The Cambridgeshire Length 1.3: Cambridge waters hurry by

The City of Cambridge is the magnet for all the county, and for the scientific brains of the world, and has grown since the days I knew it. There is more to it than the University, but for the service of the latter it has grown.

I left Coton (which is not “full of nameless crimes” as Brooke insists) to carry on east, and from this point a dedicated cycle path has been provided, so my bicycle was now in its element at last. I was still on the Harcamlow Way and the Wimpole Way, and also found curious waymarkers with “GMT”, which turned out to mean “Greenwich Meridian Trail”; Cambridge is just east of the line.

The path goes by new developments – not just houses but after it clambers over the M11 are research campuses for the University (or some such) and it was a while before I reached the familiarity of Queen’s Road and thence Garrett Hostel Lane to the Backs and the river.

Stourbridge Common

Time for lunch on Market Hill.
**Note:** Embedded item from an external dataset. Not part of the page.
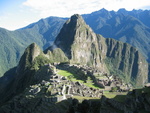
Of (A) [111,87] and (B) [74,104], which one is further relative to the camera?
(A) [111,87]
There’s always variety there. (The problem with the town is they remind you that there’s some epidemic or other going on and demand that I root deep in my backpack for the face-nappy I had happily been forgetting about all day.)

The city is very green – not just the Backs but with parks and commons, and I headed out to Midsummer Common, along the river and to Stourbridge Common and out of the city. There used to be a great merchant fair held on Stourbridge Common in past ages, described as comparable to that at Nizhny Novgorod (which is not a helpful comparison, to be frank). For now it is the greensward which reaches out to a little village that marks the beginning of the fen: Fen Ditton. Northward I would look for the Fen Rivers Way.